Push CDN — Interview¶

A push CDN is one where you (the origin) proactively upload content into the CDN's storage ahead of demand, rather than letting the CDN lazily fetch it on the first cache miss. This tier drills the trade-offs an interviewer probes: when push beats pull, the first-request penalty, storage economics, immutable naming, version-swap consistency, hybrid designs, pre-warming, and a large-release distribution scenario.

Contents¶

Q1: What is a push CDN?
Q2: Push vs pull — the core mechanical difference
Q3: When do you pick push over pull?
Q4: What is the first-request penalty and how does push remove it?
Q5: What is the storage-cost trade-off?
Q6: Why immutable, fingerprinted asset names?
Q7: How does a version swap propagate consistently?
Q8: What does a hybrid push/pull architecture look like?
Q9: How do you pre-warm a CDN for a launch?
Q10: How does push interact with invalidation and TTLs?
Q11: How do you handle failed or partial pushes?
Q12: How is origin offload different under push vs pull?
Q13: Scenario — distribute a large global software release
Q14: Scenario — a global video catalog
Q15: What are the common failure modes and anti-patterns?

Q1: What is a push CDN?¶

A push CDN is a distribution model where the origin publishes content into the CDN's storage or edge caches before it is requested. The push happens on your schedule (a deploy, a release cutover, a nightly sync), not on user demand. The CDN acts as an authoritative store of what you gave it; it does not go back to origin on a miss because, by design, there should be no miss for pushed content.

Contrast with the default CDN model — pull — where the edge holds nothing until a user requests an object, at which point it fetches from origin (a cache miss), caches it per the response's TTL, and serves subsequent requests locally.

The mental model: push = you manage what lives at the edge; pull = the CDN manages it based on traffic. Push shifts control (and responsibility) to the publisher.

Q2: Push vs pull — the core mechanical difference¶

The difference is who initiates the transfer and when.

sequenceDiagram participant O as Origin participant E as CDN Edge participant U as User Note over O,E: PULL — lazy, demand-driven U->>E: GET /app.js E->>O: MISS → fetch /app.js O-->>E: 200 + Cache-Control E-->>U: 200 (slow first hit) U->>E: GET /app.js (later) E-->>U: 200 HIT (fast) Note over O,E: PUSH — eager, publisher-driven O->>E: PUT /app.js (at deploy time) E-->>O: stored U->>E: GET /app.js E-->>U: 200 HIT (fast on first hit)

Under pull, the first user in each region pays the origin round-trip. Under push, the origin round-trip is paid once, in advance, by your deploy pipeline — so the very first user already gets an edge HIT.

▸ **Dataset extract**:
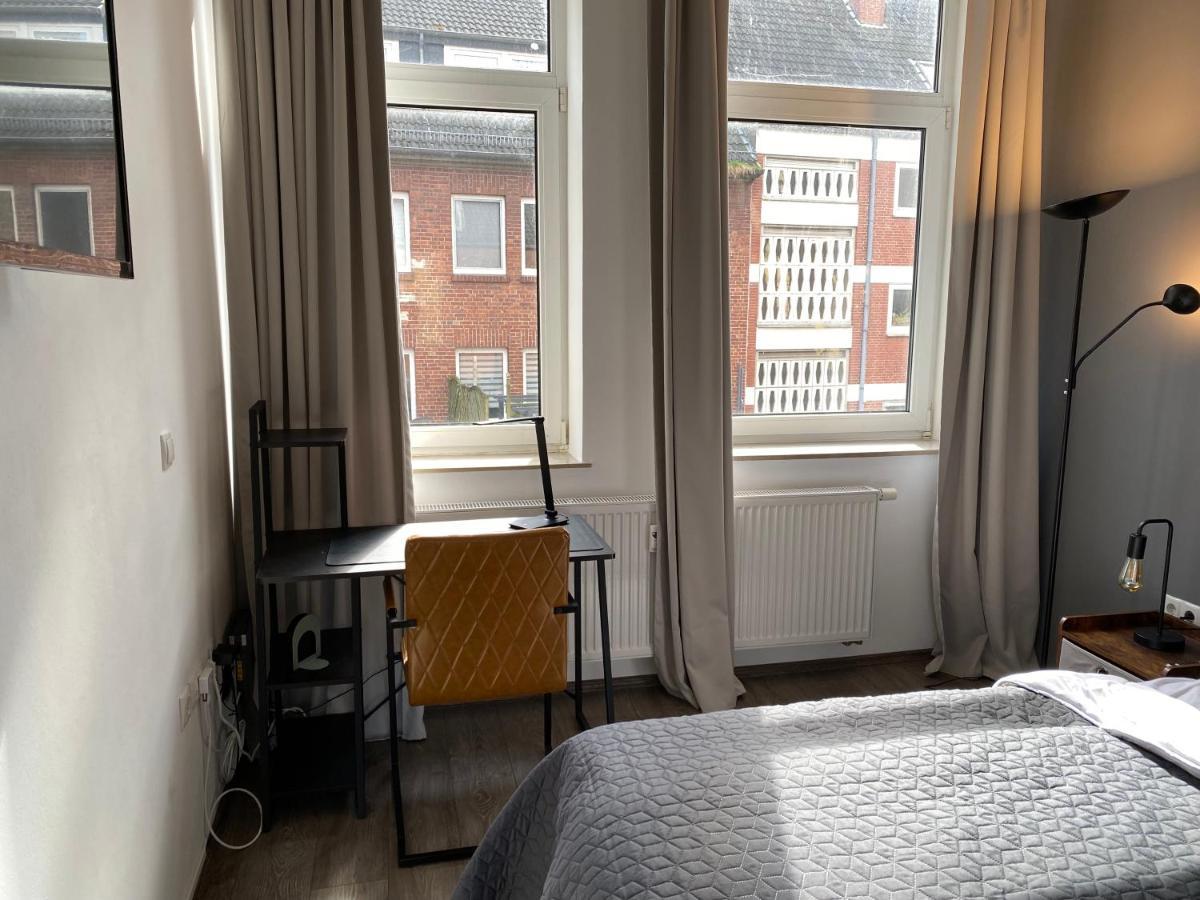 Apartment An Der Weserpromenade - Schlachte - Parkplaetze Бремен Экстерьер фото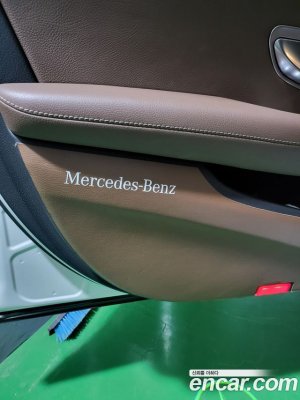 Mercedes-Benz E-Class E350 4MATIC Avantgarde 2021 года из Южной Кореи
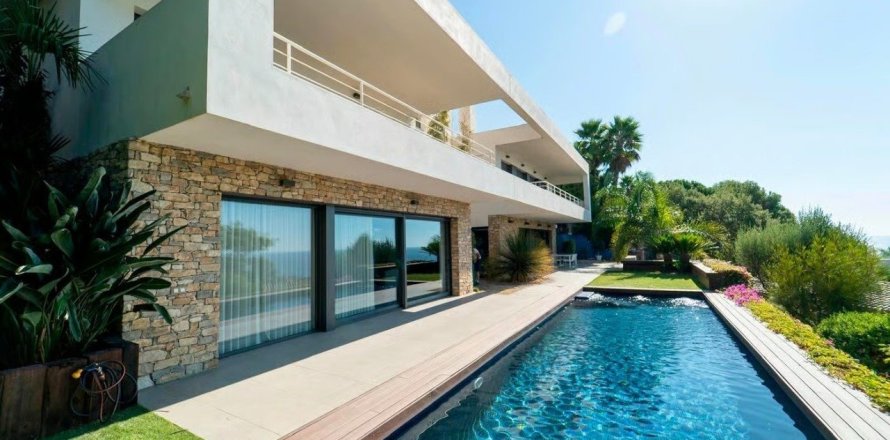 Dom w Blanes, Girona, Hiszpania 5 sypialni, 507 mkw. nr 141412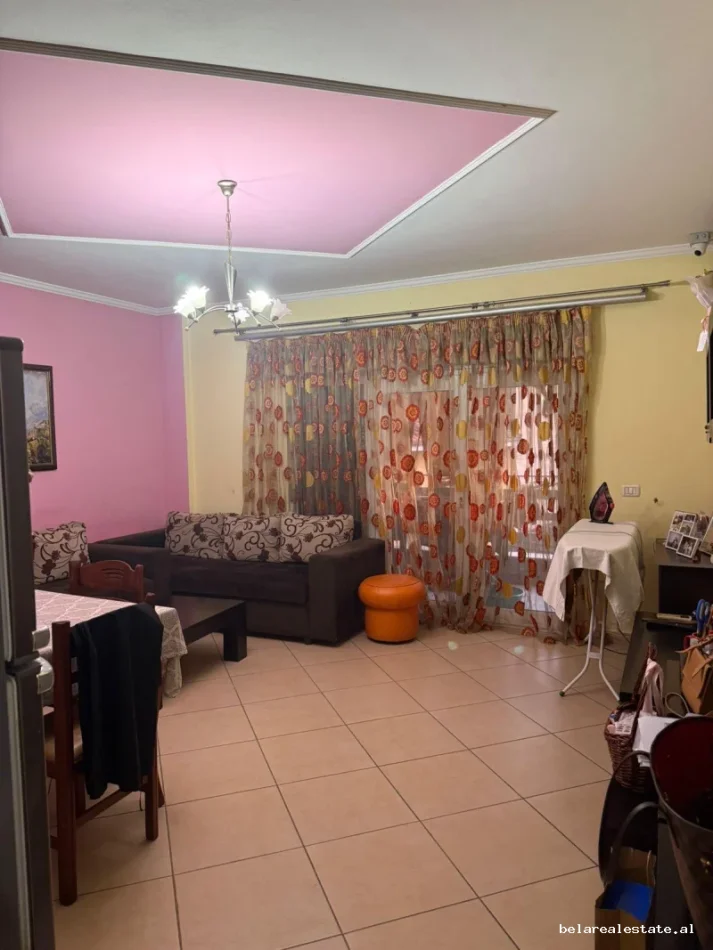 Tirane, jepet me qera apartament 1+1+Ballkon Kati 2, 75 m² 580 € (21 Dhjetori)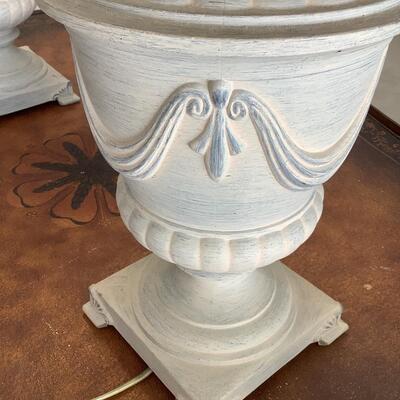 2 decorative lamps with metal bases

▸ **Exercises to complete**:
1. From the push CDN page above, extract the passage from "Q4: What is" to "modes and anti-patterns?".
2. Using the push CDN page above, answer these questions:
(a) According to the page, on what schedule does the push happen, and what examples does it give?
(b) In the pull model, what does the edge do with an object after fetching it from origin on a cache miss?
(c) Under pull, who pays the origin round-trip?

▸ **Solutions per task**:
1.
Q4: What is the first-request penalty and how does push remove it?
Q5: What is the storage-cost trade-off?
Q6: Why immutable, fingerprinted asset names?
Q7: How does a version swap propagate consistently?
Q8: What does a hybrid push/pull architecture look like?
Q9: How do you pre-warm a CDN for a launch?
Q10: How does push interact with invalidation and TTLs?
Q11: How do you handle failed or partial pushes?
Q12: How is origin offload different under push vs pull?
Q13: Scenario — distribute a large global software release
Q14: Scenario — a global video catalog
Q15: What are the common failure modes and anti-patterns?

2.
(a) The push happens on the publisher's schedule, such as a deploy, a release cutover, or a nightly sync, not on user demand.
(b) It caches the object per the response's TTL and serves subsequent requests locally.
(c) The first user in each region pays the origin round-trip.